Now $ 1-x^n \geq 1 \ \Rightarrow x^n \leq 0 \Rightarrow x \leq 0 $
Thus on $ \ (-1,0] \ $
$ \ \large \sum_{n=1}^{\infty} \frac{1}{n} \frac{x^n}{1-x^n} \ \leq \sum_{n=1}^{\infty} \frac{x^n}{n} \ $
Thus the series $ \ \large \sum_{n=1}^{\infty} \frac{1}{n} \frac{x^n}{1-x^n} \ $ converges on $ \ (-1,0] \cap (-1,1)=(-1,0] \ $
Am I right ?
If not true , then help me with the appropriate process.
(i)It is obvious that when $x=-1,1$ the series is not defined.
When $x\neq -1, 1$ let us compute $$\lim_{n\rightarrow\infty}\lvert{\frac{C_n}{C_{n-1}}}\rvert =\lim_{n\rightarrow \infty}|\frac{\frac{1}{n}\frac{x^n}{1-x^n}}{\frac{1}{n-1}\frac{x^{n-1}}{1-x^{n-1}}}|=\lim_{n\rightarrow\infty}\lvert \frac{n-1}{n}\frac{x-x^n}{1-x^n}\rvert =\left\{ \begin{align} 1& &x\in(-\infty,-1)\cup(1,\infty)\\ |x|& &x\in(-1,1) \end{align} \right.$$ Therefore, the series is convergent when $x\in(-1,1)$.

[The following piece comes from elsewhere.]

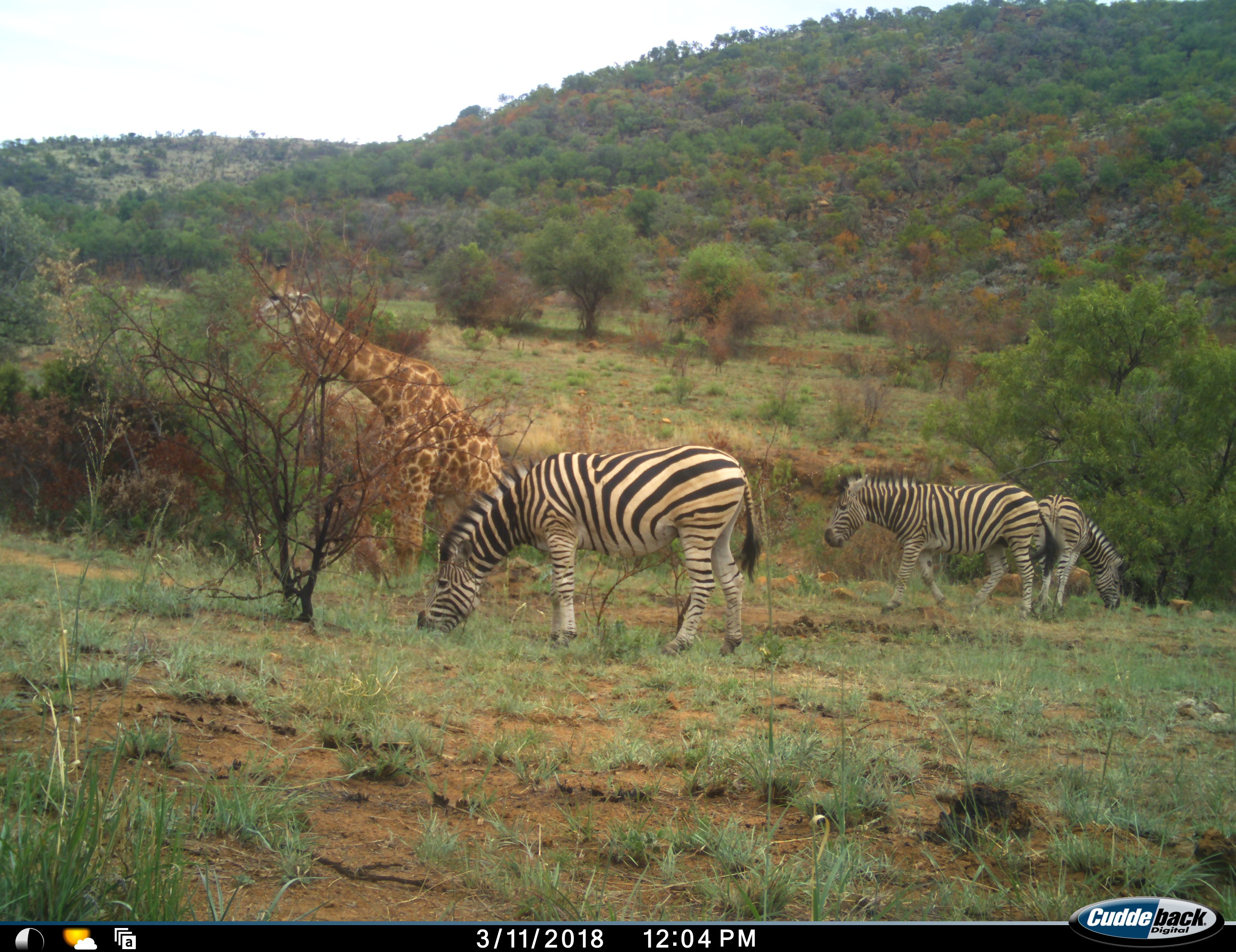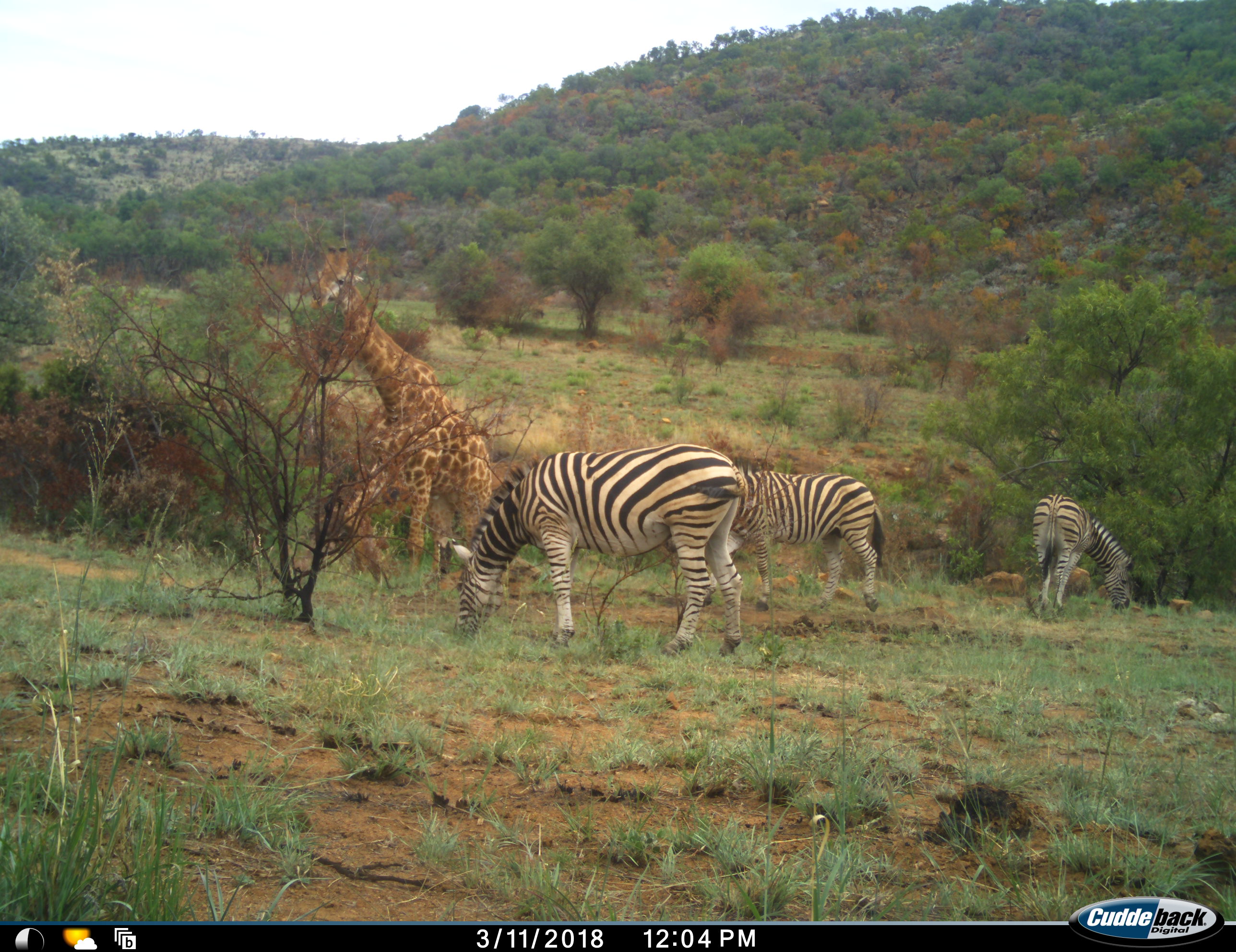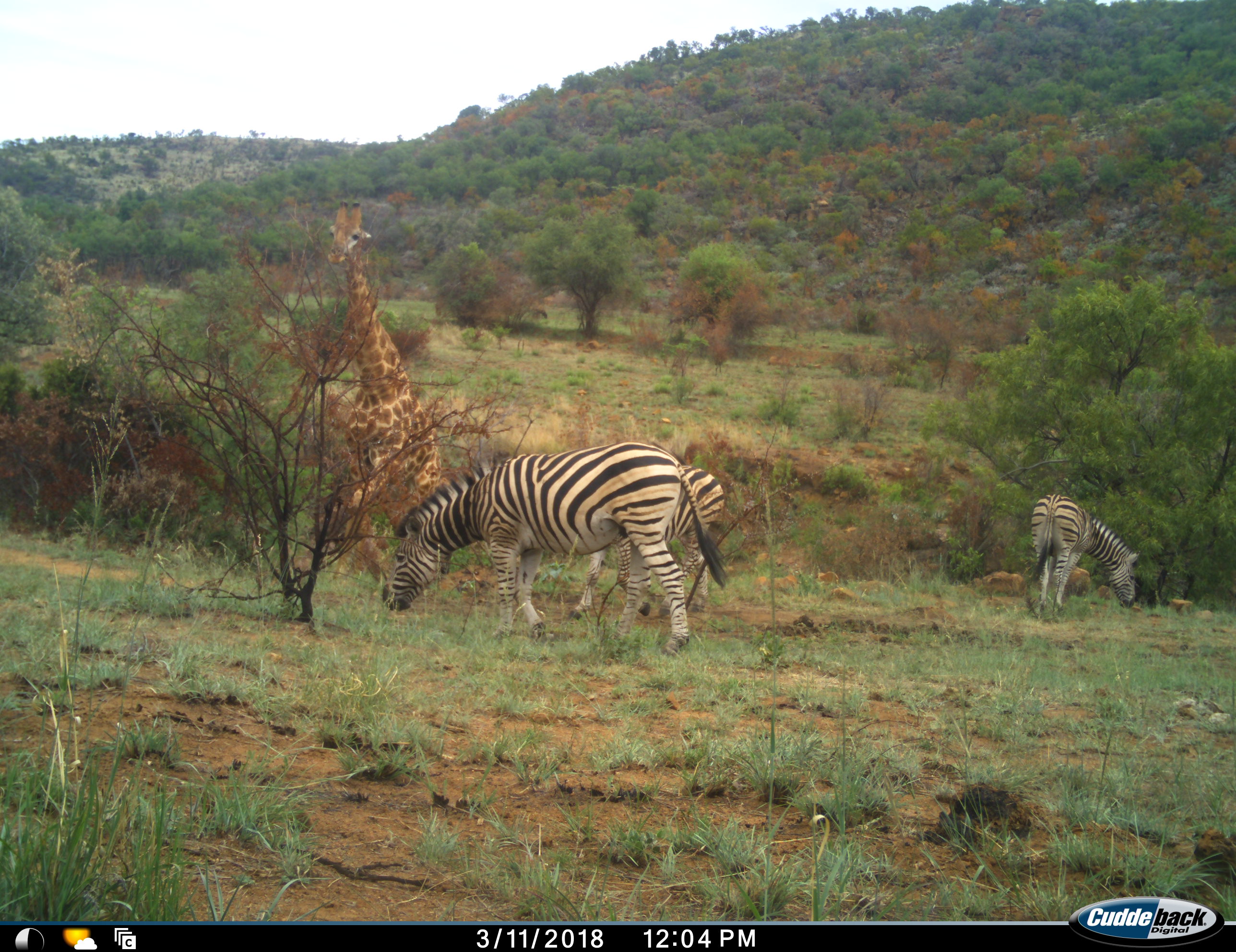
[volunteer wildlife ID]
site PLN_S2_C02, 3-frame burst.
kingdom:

When $x\in(-\infty,-1)\cup(1,\infty)$ the series is approximately $\sum_{n=1}^{\infty}-\frac{1}{n}$ so we should expect that the series is divergent. The detailed analysis is the following. When $x\in(1,\infty)$, $\frac{x^n}{1-x^n}<-1$ so $$\sum_{n=1}^{\infty}\frac{1}{n}\frac{x^n}{1-x^n}<\sum_{n=1}^{\infty}-\frac{1}{n}$$ which is divergent. When $x\in(-\infty,-1)$ it is possible to prove that $C_{2k}+C_{2k+1}<-\frac{1}{2k}-\frac{1}{2k+1}, k\in\mathbb{N}$ and by similar argument the series is also divergent.
(ii)When $x\in\mathbb{Z}$ the series is not defined.
When $x\not\in\mathbb{Z}$, $\lvert(-1)^n\frac{1}{x^2-n^2}\rvert<\frac{2}{n^2}$ when $n$ is sufficiently large and it is known that $\sum_{n=1}^{\infty}\frac{2}{n^2}$ is convergent. Therefore the series is convergent when $x\not\in \mathbb{Z}$.